Feeding on fashionablemedia

Journalism, even of the more serious variety, is no more immune to fads and fashions than a blushing teenager.

So it is no surprise that the old-fangled profile piece, which used to be a coolly objective mini-biography of someone in the news, has been transformed into an exciting blend of journalisme vérité and nouvelle cuisine.

It works like this: the journalist invites his or her subject to lunch, usually at one of London’s trendier eating places, and tapes their conversation. Not much wrong with that; it’s good for the expenses and the digestive juices and, journalists being vain creatures, it’s a thrill to be seen in public with a “face”.

Where it goes wrong is in the printed result, which is not a profile as such but a piece of reportage that takes the reader from soup to nuts, and in extreme cases, to satisfied post-prandial burping. It is all maddeningly superfluous, rather as if a plumber, come to fix your lavatory, insists on telling you the route he took to reach your house and the means by which he came to grips with your ball-cock.

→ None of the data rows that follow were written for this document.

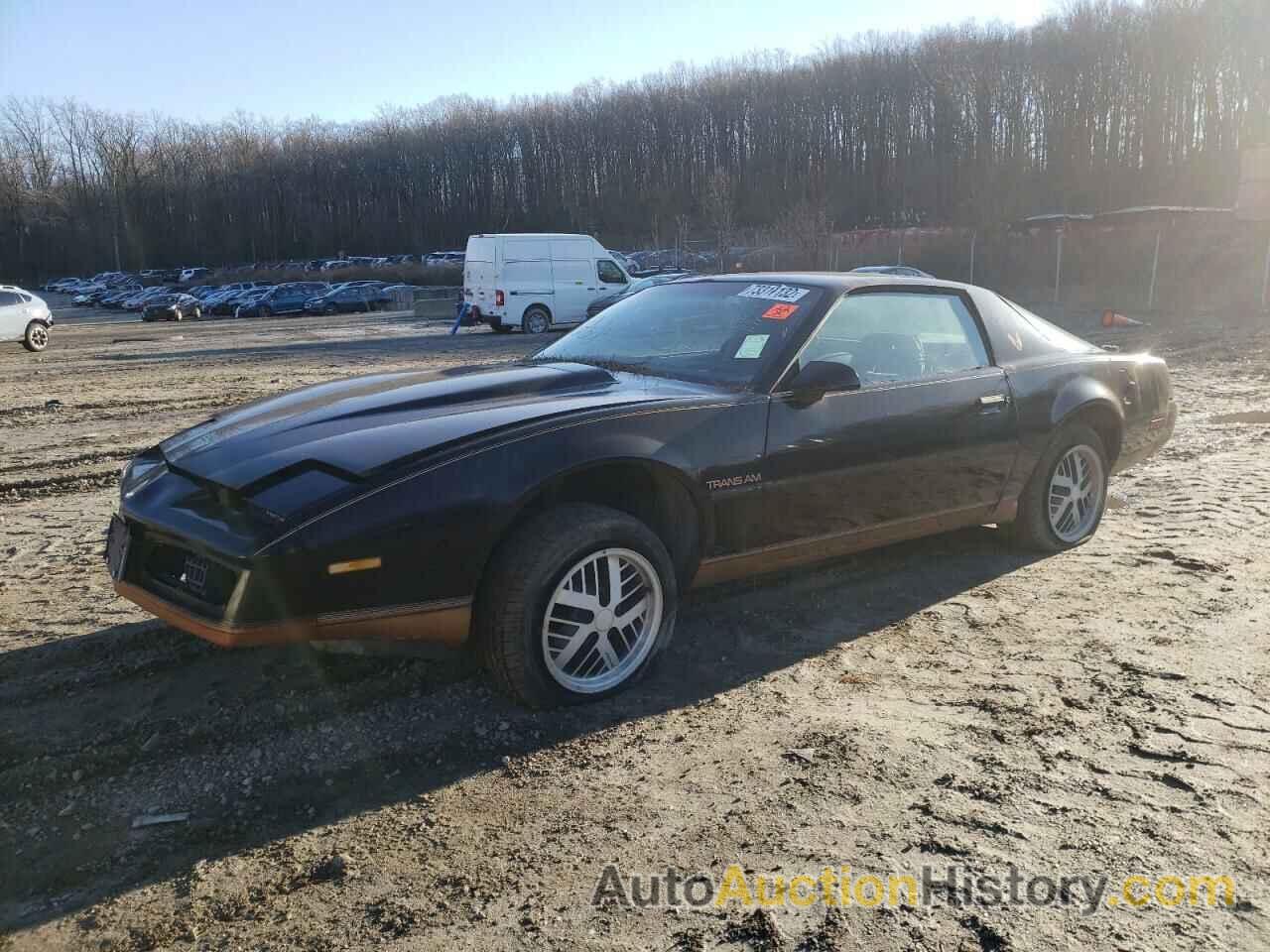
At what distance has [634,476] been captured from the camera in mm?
3680

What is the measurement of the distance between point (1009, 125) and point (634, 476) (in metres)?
89.0

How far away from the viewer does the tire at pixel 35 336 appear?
870 inches

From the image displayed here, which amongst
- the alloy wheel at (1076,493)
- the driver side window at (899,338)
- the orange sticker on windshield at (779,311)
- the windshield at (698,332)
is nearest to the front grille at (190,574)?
the windshield at (698,332)

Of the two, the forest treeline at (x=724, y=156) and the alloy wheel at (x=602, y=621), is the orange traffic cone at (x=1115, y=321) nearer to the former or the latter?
the alloy wheel at (x=602, y=621)

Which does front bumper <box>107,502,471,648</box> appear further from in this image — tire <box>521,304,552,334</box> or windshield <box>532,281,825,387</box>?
tire <box>521,304,552,334</box>

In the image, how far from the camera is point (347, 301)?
44656 millimetres

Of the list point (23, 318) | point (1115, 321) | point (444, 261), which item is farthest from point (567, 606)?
point (444, 261)

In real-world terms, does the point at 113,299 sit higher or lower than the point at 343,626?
higher

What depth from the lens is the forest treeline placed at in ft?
242

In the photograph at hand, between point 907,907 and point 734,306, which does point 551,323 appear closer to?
point 734,306

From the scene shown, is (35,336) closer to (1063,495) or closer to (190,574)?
(190,574)

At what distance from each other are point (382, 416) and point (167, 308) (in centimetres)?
4264

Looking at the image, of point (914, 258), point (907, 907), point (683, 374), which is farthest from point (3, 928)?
point (914, 258)

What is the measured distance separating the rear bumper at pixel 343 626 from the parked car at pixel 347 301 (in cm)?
4345
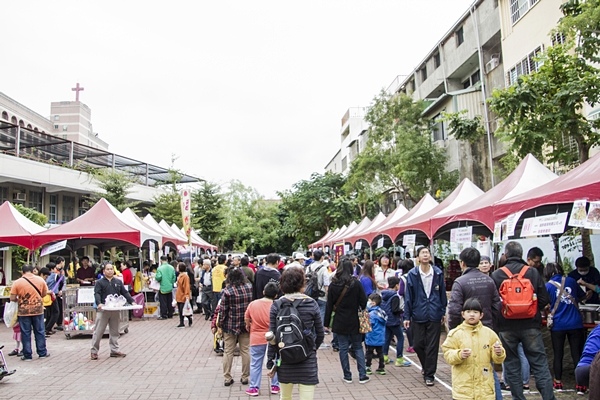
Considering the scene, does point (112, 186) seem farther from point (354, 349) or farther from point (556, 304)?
point (556, 304)

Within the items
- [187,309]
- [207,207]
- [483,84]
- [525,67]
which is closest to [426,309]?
[187,309]

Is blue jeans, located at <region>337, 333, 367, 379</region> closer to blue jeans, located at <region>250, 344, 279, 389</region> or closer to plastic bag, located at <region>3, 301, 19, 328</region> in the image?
blue jeans, located at <region>250, 344, 279, 389</region>

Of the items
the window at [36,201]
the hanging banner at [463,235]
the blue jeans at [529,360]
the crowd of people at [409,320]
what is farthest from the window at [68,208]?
the blue jeans at [529,360]

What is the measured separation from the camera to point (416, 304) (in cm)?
698

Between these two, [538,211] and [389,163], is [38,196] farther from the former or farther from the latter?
[538,211]

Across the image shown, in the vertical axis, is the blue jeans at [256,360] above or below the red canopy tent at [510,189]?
below

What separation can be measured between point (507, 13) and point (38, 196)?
2516cm

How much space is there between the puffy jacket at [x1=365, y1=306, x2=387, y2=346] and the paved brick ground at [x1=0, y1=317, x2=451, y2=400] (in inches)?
19.7

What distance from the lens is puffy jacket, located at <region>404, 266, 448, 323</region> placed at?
22.5 ft

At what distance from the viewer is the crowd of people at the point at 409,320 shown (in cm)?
468

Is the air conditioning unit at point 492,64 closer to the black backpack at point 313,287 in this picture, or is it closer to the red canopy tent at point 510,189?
the red canopy tent at point 510,189

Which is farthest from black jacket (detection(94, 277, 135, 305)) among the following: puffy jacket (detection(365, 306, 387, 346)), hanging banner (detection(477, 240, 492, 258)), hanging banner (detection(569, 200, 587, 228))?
hanging banner (detection(477, 240, 492, 258))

An especially fine example of the genre recently took up a page of The Daily Telegraph. Headed “Kirsty – the inside story”, it was an account of a conversation over lunch between Kirsty Young – “the coolest news chick in town” – and Jan Moir. (It was difficult to escape Miss Young in that morning’s paper. An ad on page one gave five facts about her including: “Despite his name, Trevor McDonald isn’t Scottish. Kirsty Young is.”)

Amazingly, Jan Moir contrives a brilliant new twist to journalisme vérité by spying on her subject before they actually meet. “Kirsty Young hurries through the wintry rain on Bond Street, turns into Nicole Fahri and clicks downstairs to the store’s basement restaurant.”

Stealthily, Jan follows Kirsty to the cloakroom. “She checks her coat and an armful of stiff, shiny carrier bags; fresh booty from the luxe emporiums which proliferate in this part of the world.”

By now the reader is gripped. Will Kirsty go into the powder room? Which cubicle will she choose? Shall we hear the sound of the cistern flushing deep beneath the wintry rain and luxe emporia above? Alas no.

When next we see Kirsty, she has chosen a corner table and ordered a glass of white wine. “Because, well, what the heck? There are more than seven hours to go before she’s scheduled to present the evening news on Channel 5.” One marvels at Miss Moir, who is not only gum-shoeing sleuth but mind reader too. But what’s Kirsty up to?

“She slips on a pair of thick tortoiseshell spectacles, reads a magazine and nibbles at a hunk of bread.” Thank heaven for the thick lenses. When you’re the coolest news chick in town there are few things more embarrassing than to be seen reading a hunk of bread and nibbling at a magazine.

Back to Jan, who at last drops her cover and slips into the open. “And this is how I find her,” she writes. “That blunt-cut, coffee and cream hair casting a shadow over a copy of The Spectator, her slim shoulders encased in the expensive folds of a charcoal wool jacket and sharply tailored shirt; she is a study in metro chic right down to her claret coloured fingernails.

We leave them briefly, seated at that corner table perusing the menu. Thoughtfully, while the waiter hovers in the background, Jan fills in the reader’s time by telling us something about Kirsty other than the cut of her shirt.

She has a fresh approach to news, which involves perching on her desk or striding about. Rather like those water skiers one reads about on car stickers, she does it standing up, even interviewing the Prime Minister with both on their feet “as if they were premature party guests”. She goes into a semi-yogic trance if things go wrong (which must be alarming for her interviewees), has a voice that sounds as if she gargles with buttered rum, and of course, has had to “withstand the acute hostility held in special reserve for successful women who have the temerity to be blonde and attractive as well”. (Which, though acute, is nothing like as severe as the seething, foot stamping, foaming-at-the-mouth, pickled-in-bile rage held in reserve for women with blunt-cut coffee and cream hair.)

Jan steers the conversation to Kirsty’s past. “You have had a rather colourful life and some, er, exciting boyfriends over the years.”

“Thank you for that kind choice of words. Now, I think I’ll have the roast pumpkin with mushrooms,” says Kirsty, with the kind of detached control accomplished by years of practice and polish.

Jan was fortunate that Kirsty was hungry. With an appetite less keen, she might have slipped into one of her semi-yogic trances, and who knows how long that would have lasted?

And that’s it, really. Time goes fast when you’re having fun, and before we know it lunch is finished and Jan and Kirsty go to get their coats.

Jan, observant as ever, notices Kirsty gathering up her pile of glossy bags, including one from Tiffany’s. “Not a huge diamond bracelet,” grins Kirsty, tapping the bag with her claret nails.

And so we leave them, clicking upstairs into the wintry rain and all the thrilling years ahead as media chicks about town.